Montage Montageprozess aufgaben- und nicht roboterorientiert programmieren
Einmal programmieren, vielfältig einsetzen: Das Fraunhofer IPA zeigt auf der diesjährigen Fachmesse für Produktions- und Montageautomatisierung Motek in Stuttgart vom 5. bis 8. Oktober 2015 ein neues Verfahren für die Industrieroboterprogrammierung.
Anbieter zum Thema

Der Vorteil des neuen Verfahrens lässt sich wie folgt beschreiben: Indem der Montageprozess nicht mehr roboter-, sondern aufgabenorientiert programmiert wird, ist er leicht auf neue Aufgaben ähnlicher Art oder gar andere Robotersysteme übertragbar. Außerdem zeigen die Wissenschaftler einen Montagearbeitsplatz für Nietapplikationen, an dem der Werker je nach Aufgabe manuell oder mit Unterstützung eines Robotersystems kollaborierend arbeiten kann und der alle Kriterien für die Zertifizierung nach ISO-Normen erfüllt.
Industrieroboterprogrammierung bislang unflexibel
Damit ein Robotersystem eine Montageaufgabe ausführen kann, gibt der Programmierer bisher in einer robotertypischen Programmiersprache die gewünschte Bewegung des Roboters vor. Mit einem Bediengerät positioniert er dazu den Roboter überwiegend manuell, damit das System die für die Montage wichtigen Koordinaten des Werkstücks abspeichern kann. Basierend auf diesen Daten und weiteren Programmschritten führt das System die Montageaufgabe aus.
Diese Methode ist aufwendig und wenig flexibel, denn der Roboter fährt eine unveränderliche Bewegungsliste ab, die nur mit genau dem eingelernten Werkstück und dem Prozess funktioniert. Wenn beispielsweise das Werkstück an einer anderen Position liegt, wenn es Varianten aufweist oder ein anderer Roboter die Montageaufgabe übernehmen soll, muss der Programmierer das System neu einlernen. Bestimmte Montagevorgänge werden deshalb aktuell meist manuell ausgeführt.

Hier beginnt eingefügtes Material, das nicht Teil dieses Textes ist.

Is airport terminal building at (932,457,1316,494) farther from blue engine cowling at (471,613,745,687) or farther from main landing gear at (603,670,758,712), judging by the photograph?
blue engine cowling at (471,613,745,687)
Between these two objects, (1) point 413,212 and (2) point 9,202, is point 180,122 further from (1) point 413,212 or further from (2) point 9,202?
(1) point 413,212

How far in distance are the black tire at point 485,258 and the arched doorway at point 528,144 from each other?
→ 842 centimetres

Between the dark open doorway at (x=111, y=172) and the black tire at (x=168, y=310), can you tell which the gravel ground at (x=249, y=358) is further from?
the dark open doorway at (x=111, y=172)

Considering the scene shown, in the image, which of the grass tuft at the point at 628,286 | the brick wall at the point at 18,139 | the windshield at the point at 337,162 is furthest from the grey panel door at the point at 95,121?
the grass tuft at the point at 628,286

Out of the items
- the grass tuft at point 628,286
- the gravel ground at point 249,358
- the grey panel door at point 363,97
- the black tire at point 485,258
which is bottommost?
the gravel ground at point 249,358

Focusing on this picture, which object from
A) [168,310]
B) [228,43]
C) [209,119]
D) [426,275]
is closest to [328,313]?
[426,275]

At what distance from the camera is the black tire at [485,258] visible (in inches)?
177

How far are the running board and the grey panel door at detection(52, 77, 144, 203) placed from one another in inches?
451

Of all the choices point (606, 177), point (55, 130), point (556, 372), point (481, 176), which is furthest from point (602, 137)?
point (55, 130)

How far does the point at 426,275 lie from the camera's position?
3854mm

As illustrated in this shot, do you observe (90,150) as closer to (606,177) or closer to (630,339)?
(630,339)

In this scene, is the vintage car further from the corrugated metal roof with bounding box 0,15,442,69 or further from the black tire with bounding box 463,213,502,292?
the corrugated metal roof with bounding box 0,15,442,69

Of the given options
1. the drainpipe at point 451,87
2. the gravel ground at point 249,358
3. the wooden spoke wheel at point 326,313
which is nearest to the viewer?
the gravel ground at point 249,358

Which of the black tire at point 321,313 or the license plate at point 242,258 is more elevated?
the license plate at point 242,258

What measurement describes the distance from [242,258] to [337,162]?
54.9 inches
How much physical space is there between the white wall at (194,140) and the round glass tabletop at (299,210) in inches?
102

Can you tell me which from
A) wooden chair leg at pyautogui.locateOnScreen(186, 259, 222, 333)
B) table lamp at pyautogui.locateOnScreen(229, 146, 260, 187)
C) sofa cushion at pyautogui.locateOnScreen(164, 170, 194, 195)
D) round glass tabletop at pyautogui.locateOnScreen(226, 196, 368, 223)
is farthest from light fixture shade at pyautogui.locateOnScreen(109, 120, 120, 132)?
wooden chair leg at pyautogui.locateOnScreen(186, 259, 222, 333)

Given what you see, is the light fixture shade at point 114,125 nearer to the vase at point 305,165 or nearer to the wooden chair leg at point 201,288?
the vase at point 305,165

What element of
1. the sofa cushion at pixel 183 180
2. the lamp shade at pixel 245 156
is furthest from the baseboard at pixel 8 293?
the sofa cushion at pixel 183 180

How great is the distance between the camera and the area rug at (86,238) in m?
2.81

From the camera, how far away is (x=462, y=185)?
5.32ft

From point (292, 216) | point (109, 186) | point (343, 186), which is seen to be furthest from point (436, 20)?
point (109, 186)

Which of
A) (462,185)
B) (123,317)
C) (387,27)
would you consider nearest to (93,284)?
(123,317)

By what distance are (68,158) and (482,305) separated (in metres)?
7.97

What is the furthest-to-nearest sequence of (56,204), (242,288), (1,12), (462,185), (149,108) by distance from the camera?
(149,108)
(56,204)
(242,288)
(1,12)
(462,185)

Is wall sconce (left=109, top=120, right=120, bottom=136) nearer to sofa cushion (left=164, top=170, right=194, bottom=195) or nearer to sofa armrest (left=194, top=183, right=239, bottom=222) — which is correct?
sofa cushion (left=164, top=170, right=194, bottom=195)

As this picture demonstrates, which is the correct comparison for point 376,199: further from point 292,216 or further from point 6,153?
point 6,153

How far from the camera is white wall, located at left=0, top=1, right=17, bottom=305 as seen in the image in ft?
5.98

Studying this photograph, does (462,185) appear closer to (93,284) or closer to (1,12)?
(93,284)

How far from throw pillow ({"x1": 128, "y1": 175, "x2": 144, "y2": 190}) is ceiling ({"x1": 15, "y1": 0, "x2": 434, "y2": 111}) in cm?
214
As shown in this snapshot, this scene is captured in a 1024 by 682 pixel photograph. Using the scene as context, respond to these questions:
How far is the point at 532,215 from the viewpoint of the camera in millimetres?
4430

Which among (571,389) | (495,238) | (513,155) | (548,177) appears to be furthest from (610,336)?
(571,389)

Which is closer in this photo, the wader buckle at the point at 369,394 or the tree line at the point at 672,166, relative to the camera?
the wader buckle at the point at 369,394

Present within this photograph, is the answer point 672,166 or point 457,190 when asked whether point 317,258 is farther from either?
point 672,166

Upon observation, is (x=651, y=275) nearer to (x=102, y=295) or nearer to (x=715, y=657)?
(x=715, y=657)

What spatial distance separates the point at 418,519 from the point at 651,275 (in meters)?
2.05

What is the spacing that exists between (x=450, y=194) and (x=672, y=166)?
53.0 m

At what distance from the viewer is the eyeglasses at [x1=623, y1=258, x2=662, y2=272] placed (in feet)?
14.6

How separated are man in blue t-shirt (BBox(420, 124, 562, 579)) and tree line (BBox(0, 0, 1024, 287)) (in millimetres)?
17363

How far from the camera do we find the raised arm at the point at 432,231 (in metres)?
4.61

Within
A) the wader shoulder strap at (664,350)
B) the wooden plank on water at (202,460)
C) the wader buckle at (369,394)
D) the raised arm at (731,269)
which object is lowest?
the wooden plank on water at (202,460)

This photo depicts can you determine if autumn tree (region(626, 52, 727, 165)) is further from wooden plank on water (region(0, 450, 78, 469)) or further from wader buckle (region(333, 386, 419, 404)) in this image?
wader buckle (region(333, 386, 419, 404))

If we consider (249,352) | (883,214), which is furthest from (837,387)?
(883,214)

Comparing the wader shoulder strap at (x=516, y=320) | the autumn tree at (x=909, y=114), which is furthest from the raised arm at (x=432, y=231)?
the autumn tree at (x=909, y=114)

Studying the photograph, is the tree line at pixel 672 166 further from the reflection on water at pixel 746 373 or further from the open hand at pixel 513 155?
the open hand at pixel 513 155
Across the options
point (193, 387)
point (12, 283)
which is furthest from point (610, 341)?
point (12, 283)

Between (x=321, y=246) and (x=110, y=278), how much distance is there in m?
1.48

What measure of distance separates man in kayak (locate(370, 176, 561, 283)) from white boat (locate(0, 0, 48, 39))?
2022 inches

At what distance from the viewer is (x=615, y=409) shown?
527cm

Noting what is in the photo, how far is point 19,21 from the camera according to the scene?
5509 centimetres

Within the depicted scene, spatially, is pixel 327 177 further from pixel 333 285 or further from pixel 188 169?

Ein Beispiel dafür ist das Montieren von Schaltschränken. Die Schränke selbst und die darin montierten Komponenten wie Klemmen oder Schnittstellenmodule sind in der Ausführung individuell, werkstückseitige Toleranzen können erheblich sein und der Montageprozess erfordert Feinfühligkeit. Eine konventionelle Automatisierung und explizite Roboterprogrammierung wäre deshalb aufwendig und damit in vielen Fällen unwirtschaftlich.